- **WHAT TO WORK ON**: In the forum post about intake manifolds below, how thick is the middle school students' design?

- **TEXT EXCERPT**:
The middle school kids came up with something pretty conventional for their design. Basically they shot for small size and good flow. If I had to bet, I would assume this design actually ends up dynoing better, although I think it's going to end up killing low end torque. You can see the pictures below, but they essentially made a triangular box that is biggest near the TB and tapers towards the number 4 cylinder. This design is only 10 cm thick and will probably cut the weight of the stock manifold by 60%. Just looking at it compared to the old one, I'm guessing this manifold will be considerably more high rpm intensive. 

 

 

 

The highschool kids, on the other hand, came up with something really trick. I hope this works better because if it does, it could be such a neat proof of concept.

 

 

As for the aforementioned concept, the idea is to build a reasonably compact manifold with short runners that still maintains good mid range power and a flat torque curve. The high school kids are trying to do this by separating the airflow from the reversion waves as much as possible. In theory, the airflow moves largely undisturbed from the very low mounted (close to the flat floor of the plenum) TB and then under the triangular cutouts, but each triangular cutout  is designed to reflect the reversion waves at a 90 degree angle and off a flat surface before bouncing them straight back down to the runner. This effectively lengthens the duration of the reversion wave heading back to the intake valve with only a tiny increase in the size of the plenum and no increase in the length of the runner. I was playing with some ideas and think I might take this concept further by trying echo chambers of varying sizes attached to the vertical faces of each triangle. If the concept works, it should be a simple matter to make the manifold more low RPM biased by increasing the size of the echo chamber. 

 

The students then decided to flatten the torque curve by staggering the distances of the reversion wave reflectors (what I'm calling those triangles). This should result in each cylinder having a slightly different torque curve. Since it has the longest distance between the intake valve and a reversion surface, cylinder one should make the best low end torque. Cylinder four should make the best high rpm power.

 

Here's how the highschool manifold will work in theory, explained via my incredibly crude drawings.

 

Like I said, I've never seen anything like this and I'm not sure if it will work, but the idea is so creative and interesting I'm really rooting for it.

 

BTW, is there any particular reason I should avoid parallel walls in the plenum? It's easy enough to change at this juncture.

- **DATA LISTING**:
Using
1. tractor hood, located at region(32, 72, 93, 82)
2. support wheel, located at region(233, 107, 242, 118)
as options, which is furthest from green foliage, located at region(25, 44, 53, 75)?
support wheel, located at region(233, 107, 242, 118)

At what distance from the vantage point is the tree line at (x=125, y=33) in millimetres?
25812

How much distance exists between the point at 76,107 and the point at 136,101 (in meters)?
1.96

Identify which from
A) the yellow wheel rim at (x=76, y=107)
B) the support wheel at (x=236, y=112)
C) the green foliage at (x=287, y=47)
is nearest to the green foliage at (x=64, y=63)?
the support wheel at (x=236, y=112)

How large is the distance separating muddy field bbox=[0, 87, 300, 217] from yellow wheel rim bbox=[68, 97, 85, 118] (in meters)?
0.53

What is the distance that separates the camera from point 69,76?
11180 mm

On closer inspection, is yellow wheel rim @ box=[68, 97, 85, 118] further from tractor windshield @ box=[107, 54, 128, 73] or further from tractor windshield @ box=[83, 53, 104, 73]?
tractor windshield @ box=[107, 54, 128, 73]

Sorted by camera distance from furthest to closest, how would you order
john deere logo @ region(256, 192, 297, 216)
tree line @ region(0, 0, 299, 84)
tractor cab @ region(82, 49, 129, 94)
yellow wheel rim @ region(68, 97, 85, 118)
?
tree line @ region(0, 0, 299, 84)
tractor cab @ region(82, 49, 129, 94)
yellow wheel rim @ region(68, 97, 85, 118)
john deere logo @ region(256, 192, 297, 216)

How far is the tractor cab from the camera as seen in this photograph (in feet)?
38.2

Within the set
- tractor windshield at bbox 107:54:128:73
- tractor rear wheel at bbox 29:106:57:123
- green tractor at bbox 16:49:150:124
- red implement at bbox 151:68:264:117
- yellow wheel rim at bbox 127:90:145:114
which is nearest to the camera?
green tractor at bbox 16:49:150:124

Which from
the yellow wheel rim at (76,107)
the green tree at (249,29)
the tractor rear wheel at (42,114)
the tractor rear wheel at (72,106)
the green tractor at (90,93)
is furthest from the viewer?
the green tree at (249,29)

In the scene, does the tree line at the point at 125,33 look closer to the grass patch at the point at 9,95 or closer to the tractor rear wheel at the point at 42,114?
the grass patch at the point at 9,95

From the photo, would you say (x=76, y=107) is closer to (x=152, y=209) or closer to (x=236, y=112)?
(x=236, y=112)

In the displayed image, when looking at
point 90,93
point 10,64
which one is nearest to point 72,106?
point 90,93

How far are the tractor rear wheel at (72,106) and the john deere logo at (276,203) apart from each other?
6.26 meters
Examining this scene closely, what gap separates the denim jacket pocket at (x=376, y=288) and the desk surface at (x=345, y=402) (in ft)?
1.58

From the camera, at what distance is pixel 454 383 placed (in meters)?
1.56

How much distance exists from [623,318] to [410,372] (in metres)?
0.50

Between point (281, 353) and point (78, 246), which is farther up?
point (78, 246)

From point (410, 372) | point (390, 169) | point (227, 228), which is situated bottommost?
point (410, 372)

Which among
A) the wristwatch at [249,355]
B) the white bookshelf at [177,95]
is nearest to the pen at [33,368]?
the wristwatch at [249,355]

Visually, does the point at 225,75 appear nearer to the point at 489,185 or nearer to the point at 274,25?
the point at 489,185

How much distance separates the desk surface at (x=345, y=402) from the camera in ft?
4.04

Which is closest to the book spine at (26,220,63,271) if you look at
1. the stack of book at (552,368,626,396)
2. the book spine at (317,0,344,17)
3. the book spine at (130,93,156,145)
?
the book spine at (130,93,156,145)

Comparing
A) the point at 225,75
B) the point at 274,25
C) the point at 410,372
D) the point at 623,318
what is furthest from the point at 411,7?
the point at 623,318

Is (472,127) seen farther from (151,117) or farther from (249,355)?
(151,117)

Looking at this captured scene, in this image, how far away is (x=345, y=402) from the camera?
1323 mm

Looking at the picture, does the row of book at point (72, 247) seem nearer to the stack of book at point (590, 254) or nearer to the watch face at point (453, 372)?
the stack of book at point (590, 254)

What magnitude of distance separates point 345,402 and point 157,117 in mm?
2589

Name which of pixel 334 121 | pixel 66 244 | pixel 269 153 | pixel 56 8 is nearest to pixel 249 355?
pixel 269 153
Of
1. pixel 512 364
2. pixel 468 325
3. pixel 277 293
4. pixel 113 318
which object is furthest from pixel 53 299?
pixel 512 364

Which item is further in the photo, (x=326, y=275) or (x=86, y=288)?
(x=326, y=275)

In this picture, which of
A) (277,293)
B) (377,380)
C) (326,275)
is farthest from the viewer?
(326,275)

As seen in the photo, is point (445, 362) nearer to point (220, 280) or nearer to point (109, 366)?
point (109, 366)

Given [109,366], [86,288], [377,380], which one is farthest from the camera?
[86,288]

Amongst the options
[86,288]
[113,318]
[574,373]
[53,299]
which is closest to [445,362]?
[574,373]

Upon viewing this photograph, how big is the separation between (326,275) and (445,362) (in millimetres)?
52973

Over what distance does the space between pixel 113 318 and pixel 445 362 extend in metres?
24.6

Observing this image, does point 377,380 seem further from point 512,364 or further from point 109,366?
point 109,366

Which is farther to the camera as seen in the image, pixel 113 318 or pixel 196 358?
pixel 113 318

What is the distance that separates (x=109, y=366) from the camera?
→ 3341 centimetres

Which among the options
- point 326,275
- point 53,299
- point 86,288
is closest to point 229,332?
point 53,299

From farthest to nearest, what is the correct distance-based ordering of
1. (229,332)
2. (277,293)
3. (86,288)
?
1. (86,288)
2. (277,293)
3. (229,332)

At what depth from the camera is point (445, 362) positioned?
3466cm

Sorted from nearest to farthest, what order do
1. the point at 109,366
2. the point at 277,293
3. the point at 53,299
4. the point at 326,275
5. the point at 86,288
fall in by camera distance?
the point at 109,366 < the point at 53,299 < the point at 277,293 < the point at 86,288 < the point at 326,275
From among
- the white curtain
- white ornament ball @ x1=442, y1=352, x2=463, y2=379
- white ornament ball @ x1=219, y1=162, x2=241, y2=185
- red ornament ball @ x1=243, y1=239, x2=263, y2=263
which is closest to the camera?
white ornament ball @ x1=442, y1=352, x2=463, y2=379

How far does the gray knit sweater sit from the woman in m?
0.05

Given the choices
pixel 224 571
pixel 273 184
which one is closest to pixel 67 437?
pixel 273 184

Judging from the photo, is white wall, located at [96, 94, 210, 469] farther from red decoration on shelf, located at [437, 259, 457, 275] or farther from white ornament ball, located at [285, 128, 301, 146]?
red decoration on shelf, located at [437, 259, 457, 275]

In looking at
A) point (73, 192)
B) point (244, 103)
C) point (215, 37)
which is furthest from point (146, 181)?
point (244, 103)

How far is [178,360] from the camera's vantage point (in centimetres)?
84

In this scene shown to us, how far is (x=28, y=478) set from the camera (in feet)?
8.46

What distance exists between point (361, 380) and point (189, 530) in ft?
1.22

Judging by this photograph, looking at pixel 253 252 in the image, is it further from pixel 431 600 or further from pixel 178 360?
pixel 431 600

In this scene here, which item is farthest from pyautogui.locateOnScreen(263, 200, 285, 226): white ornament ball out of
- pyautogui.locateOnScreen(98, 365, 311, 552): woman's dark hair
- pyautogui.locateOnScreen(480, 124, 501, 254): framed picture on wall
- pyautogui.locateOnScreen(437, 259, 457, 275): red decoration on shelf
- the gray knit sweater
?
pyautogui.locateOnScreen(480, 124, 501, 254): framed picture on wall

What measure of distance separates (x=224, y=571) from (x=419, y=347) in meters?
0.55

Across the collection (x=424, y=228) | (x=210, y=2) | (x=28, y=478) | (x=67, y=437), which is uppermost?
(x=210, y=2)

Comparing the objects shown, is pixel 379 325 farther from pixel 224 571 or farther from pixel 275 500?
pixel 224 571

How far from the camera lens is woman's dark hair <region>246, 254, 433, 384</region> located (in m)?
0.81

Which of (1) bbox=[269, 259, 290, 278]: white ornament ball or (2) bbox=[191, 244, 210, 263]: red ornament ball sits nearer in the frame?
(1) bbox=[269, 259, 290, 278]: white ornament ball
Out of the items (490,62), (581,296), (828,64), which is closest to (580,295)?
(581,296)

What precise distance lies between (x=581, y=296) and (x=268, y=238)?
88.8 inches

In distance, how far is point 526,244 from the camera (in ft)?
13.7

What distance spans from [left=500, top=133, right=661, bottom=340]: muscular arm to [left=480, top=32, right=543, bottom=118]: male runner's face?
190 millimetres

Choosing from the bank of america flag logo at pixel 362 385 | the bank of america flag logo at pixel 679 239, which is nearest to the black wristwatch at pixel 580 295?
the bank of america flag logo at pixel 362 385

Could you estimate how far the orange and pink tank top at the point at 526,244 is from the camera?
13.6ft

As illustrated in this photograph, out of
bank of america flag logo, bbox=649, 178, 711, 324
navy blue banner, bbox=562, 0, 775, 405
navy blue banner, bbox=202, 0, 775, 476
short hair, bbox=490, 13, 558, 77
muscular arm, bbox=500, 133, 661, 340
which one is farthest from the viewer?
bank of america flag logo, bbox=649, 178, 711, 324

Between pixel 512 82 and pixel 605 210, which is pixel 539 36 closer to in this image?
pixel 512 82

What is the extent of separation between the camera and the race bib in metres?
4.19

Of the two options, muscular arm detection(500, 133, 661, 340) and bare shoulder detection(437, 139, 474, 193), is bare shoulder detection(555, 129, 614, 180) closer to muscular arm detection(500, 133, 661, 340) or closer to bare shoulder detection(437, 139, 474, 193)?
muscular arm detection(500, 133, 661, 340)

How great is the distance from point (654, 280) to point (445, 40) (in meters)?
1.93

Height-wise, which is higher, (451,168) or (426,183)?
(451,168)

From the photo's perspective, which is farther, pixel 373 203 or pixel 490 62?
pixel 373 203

- **CORRECT ANSWER**: 10 cm.